-- Start of GIVEN DATA --

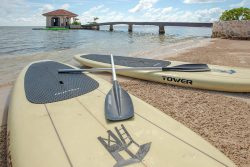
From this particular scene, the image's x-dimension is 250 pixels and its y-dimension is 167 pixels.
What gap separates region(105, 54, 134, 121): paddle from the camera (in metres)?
2.31

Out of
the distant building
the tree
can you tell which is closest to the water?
the tree

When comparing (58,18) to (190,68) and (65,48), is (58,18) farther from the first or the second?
(190,68)

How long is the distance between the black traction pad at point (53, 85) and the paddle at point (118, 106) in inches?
22.4

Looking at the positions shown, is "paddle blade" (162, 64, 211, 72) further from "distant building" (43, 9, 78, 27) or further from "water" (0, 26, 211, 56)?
"distant building" (43, 9, 78, 27)

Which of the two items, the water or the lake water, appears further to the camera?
the water

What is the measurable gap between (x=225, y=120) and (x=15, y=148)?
268 cm

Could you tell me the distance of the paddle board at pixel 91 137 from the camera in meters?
1.68

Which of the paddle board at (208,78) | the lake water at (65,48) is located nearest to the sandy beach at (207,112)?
the paddle board at (208,78)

-- End of GIVEN DATA --

> [WHAT TO WORK ON]:
Format the rows above as a two-column CSV with the header input,output and one line per row. Put each row's text in a quoted input field and its answer in a quoted output field, replace line breaks with spaces, cover every row, and leave out the pictures.

> [FULL ANSWER]:
input,output
"From this particular scene, the image's x-dimension is 250 pixels and its y-dimension is 167 pixels. What gap separates region(105, 54, 134, 121): paddle from the camera (in metres)?","2.31"
"Out of the distant building the tree can you tell which is closest to the water?","the tree"
"When comparing (58,18) to (190,68) and (65,48), is (58,18) farther from the first or the second?","(190,68)"
"How long is the distance between the black traction pad at point (53, 85) and the paddle at point (118, 106) in inches?","22.4"
"Looking at the positions shown, is ""paddle blade"" (162, 64, 211, 72) further from ""distant building"" (43, 9, 78, 27) or further from ""water"" (0, 26, 211, 56)?","""distant building"" (43, 9, 78, 27)"
"Which of the two items, the water or the lake water, appears further to the camera?","the water"
"What is the measurable gap between (x=225, y=120) and (x=15, y=148)?","268 cm"
"Could you tell me the distance of the paddle board at pixel 91 137 from the camera in meters?","1.68"
"Which of the paddle board at (208,78) | the lake water at (65,48) is located nearest to the sandy beach at (207,112)?","the paddle board at (208,78)"